The Firefox browser can also be used as a feed-reading client with the Live Bookmarks feature. So, the key for FeedBurner is to determine if a request for a feed is coming from Live Bookmarks (where we can count it as a subscriber) or from a visitor that just happened to click on the feed chicklet (where we just report it as a browser hit). Up until Firefox version 220.127.116.11, we really have to guess, since the requests for the most part look identical: they both have a User-Agent that looks like Mozilla/.*Firefox/.*. So, what we do is that we look at a couple of other headers: X-Moz and Referer. So the logic tree looks like this:
If version < 18.104.22.168 and (X-Moz: prefetch or Referer is not empty), then it's a browser.
Otherwise, it's a Live Bookmarks request.
That's not ideal, because if someone just types in the feed URL in the location bar or launches the feed URL from a different app, we'll count it as a Live Bookmarks hit because the Referer will be empty. But we have nothing else to hang onto.
Firefox 22.214.171.124 has a wonderful new addition that makes this tracking much more accurate. Now, if the request is coming from Live Bookmarks, there will be an X-Moz: livebookmarks header. We can detect that and we don't have to do the referrer guessing game.
If version >= 126.96.36.199 and X-Moz: livebookmarks, then it's a Live Bookmarks request.
Otherwise, it's a browser request.
Internet Explorer 7
The latest version of Internet Explorer adds feed reading capabilities by leveraging the Windows RSS Platform. So, on the surface, things seem really straight-forward, since the Windows RSS Platform has its own User-Agent that's distinct from the IE7 User-Agent.
If User-Agent matches Windows[- ]RSS[- ]Platform/\S+ .*, then it's a "Windows RSS Platform" subscription.
At this point, however, things get complicated. Outlook 2007 has a cool feed reading capability. Unfortunately, the Microsoft Office team didn't get the memo and identifies itself the same as IE7 instead of leveraging the Windows RSS Platform, which would have made much more sense. So how do we distinguish between IE7 browser hits and Outlook 2007 subscriptions? We use the old referrer trick: if there's no referrer, assume it came from the automated poller fueling Outlook.
If User-Agent matches Mozilla/4\.0 \(compatible; MSIE 7.* and Referer is empty, then it's an Outlook 2007 subscription.

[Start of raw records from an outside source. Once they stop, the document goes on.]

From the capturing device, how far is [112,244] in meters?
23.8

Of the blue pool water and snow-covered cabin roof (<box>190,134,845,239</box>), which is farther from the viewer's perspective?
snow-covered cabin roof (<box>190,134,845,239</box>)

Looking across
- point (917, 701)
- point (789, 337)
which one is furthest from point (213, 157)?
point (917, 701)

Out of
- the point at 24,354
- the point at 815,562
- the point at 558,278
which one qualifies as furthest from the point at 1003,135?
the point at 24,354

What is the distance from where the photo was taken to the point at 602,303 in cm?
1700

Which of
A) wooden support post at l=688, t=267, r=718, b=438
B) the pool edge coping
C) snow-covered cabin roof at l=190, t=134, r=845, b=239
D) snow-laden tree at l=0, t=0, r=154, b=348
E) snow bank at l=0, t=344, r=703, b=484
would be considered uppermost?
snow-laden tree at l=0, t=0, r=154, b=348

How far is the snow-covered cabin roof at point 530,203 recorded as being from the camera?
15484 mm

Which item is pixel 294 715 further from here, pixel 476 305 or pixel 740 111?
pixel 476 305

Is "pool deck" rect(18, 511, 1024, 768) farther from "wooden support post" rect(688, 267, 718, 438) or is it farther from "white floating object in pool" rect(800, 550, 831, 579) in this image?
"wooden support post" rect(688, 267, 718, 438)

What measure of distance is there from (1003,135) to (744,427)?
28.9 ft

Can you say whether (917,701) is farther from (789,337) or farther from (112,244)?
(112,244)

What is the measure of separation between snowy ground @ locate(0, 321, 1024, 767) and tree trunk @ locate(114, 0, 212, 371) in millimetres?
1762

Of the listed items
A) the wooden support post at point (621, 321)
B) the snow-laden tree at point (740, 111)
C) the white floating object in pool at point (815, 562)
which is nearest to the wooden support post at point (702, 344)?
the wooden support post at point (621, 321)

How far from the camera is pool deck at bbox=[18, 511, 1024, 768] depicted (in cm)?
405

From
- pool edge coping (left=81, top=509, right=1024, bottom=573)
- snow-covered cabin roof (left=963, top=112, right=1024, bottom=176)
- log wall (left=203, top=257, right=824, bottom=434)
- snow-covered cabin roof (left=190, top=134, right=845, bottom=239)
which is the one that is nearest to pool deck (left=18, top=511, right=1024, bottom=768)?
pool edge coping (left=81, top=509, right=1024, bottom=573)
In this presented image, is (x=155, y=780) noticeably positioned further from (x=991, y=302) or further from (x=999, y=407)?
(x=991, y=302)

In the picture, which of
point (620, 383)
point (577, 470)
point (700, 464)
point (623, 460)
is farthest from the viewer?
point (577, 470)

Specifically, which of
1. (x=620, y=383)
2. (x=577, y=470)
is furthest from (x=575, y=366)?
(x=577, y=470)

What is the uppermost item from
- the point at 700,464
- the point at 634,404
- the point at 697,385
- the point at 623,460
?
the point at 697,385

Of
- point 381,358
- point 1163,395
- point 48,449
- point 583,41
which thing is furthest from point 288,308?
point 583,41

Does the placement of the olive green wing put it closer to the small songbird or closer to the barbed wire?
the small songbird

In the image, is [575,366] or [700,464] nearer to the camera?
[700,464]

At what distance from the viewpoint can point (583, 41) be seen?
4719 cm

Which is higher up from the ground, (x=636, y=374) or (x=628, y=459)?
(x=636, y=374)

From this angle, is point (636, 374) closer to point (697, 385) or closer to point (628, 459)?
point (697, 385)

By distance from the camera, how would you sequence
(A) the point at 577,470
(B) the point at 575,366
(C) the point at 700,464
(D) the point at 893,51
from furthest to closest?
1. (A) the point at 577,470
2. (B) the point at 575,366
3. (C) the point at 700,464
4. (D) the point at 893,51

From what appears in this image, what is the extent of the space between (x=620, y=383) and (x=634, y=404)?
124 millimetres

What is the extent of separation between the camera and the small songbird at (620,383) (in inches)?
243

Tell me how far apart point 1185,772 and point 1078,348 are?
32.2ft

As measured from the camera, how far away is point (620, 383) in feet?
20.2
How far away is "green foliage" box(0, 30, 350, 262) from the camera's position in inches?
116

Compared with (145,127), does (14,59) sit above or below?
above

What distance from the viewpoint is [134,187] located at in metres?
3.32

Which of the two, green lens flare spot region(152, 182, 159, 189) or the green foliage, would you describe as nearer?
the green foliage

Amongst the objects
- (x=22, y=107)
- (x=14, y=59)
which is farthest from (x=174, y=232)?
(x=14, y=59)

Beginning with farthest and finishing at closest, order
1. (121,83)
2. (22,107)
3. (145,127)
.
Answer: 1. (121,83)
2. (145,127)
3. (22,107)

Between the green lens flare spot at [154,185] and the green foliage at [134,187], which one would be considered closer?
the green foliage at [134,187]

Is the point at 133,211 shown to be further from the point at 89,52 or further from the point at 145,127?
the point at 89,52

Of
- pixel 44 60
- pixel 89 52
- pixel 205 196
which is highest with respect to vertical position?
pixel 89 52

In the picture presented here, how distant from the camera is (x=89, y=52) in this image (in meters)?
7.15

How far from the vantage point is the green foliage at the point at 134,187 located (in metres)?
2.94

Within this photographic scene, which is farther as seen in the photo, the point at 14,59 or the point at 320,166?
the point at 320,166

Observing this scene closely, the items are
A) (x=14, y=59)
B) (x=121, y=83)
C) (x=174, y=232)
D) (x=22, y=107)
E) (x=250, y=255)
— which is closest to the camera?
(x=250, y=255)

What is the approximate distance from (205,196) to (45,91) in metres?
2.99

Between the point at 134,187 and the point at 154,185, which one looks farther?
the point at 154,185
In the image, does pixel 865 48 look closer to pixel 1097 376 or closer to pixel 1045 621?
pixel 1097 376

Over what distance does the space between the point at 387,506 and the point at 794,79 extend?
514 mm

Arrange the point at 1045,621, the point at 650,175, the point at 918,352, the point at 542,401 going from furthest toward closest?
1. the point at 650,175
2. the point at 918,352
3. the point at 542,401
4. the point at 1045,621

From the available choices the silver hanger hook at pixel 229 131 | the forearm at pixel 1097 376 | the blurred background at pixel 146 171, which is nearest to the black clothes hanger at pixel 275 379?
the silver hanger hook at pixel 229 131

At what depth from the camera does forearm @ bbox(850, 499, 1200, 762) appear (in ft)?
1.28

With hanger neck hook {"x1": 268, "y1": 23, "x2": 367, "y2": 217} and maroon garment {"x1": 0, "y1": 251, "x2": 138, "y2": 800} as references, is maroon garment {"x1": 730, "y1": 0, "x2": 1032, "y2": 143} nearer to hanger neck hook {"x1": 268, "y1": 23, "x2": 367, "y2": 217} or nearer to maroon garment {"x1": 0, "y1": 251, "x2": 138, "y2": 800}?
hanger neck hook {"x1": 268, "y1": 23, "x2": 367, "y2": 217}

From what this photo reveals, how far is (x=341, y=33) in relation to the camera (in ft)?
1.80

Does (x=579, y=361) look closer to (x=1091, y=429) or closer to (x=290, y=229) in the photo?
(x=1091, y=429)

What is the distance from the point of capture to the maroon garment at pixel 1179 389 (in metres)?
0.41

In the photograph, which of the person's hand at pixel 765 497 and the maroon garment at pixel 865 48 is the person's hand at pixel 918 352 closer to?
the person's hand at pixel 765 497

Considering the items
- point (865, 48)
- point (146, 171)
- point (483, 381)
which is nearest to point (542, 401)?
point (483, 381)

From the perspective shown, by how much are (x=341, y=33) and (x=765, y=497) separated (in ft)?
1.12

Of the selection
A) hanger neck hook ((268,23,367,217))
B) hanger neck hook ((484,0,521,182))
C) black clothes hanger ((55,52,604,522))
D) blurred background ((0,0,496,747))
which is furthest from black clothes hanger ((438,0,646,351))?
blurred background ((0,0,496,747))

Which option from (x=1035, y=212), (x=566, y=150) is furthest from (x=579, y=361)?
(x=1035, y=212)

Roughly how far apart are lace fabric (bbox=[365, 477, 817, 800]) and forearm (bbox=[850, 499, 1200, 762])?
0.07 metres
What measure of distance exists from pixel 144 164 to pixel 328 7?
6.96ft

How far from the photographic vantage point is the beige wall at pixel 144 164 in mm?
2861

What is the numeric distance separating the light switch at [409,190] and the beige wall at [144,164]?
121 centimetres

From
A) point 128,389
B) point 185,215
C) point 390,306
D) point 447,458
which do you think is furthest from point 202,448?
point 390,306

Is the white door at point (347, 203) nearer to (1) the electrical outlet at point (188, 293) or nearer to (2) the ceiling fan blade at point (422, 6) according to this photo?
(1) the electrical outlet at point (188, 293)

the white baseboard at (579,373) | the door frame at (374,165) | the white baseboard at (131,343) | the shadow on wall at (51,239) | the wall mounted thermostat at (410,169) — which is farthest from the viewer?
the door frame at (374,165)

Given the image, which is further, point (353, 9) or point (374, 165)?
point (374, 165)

But wait ... there's more! It turns out that some Microsoft Vista Gadgets also identify themselves as IE7, and we think it's more appropriate to treat those requests as subscriptions rather than browser hits. Fortunately, there's a hook: we can look at the Referer, and if it starts with x-gadget:///, then the request is coming from a Gadget.
If User-Agent matches Mozilla/4\.0 \(compatible; MSIE 7.* and Referer starts with x-gadget:///, then it's a Vista Gadget subscription.
Finally, if none of the other rules match, we treat it as an IE7 browser hit.
So, those are the kinds of decisions that we make when evaluating each of the over 300 million feed requests we get each day. We're constantly reviewing the list of User-Agents we get in those requests in an effort to make these stats as accurate they can be. What really makes our lives easier is when we can definitively discern through request headers if the request is for an intentioned subscription vs. "other". With developments like a distinct User-Agent header for the Windows RSS Platform and the new X-Moz header, we're getting closer!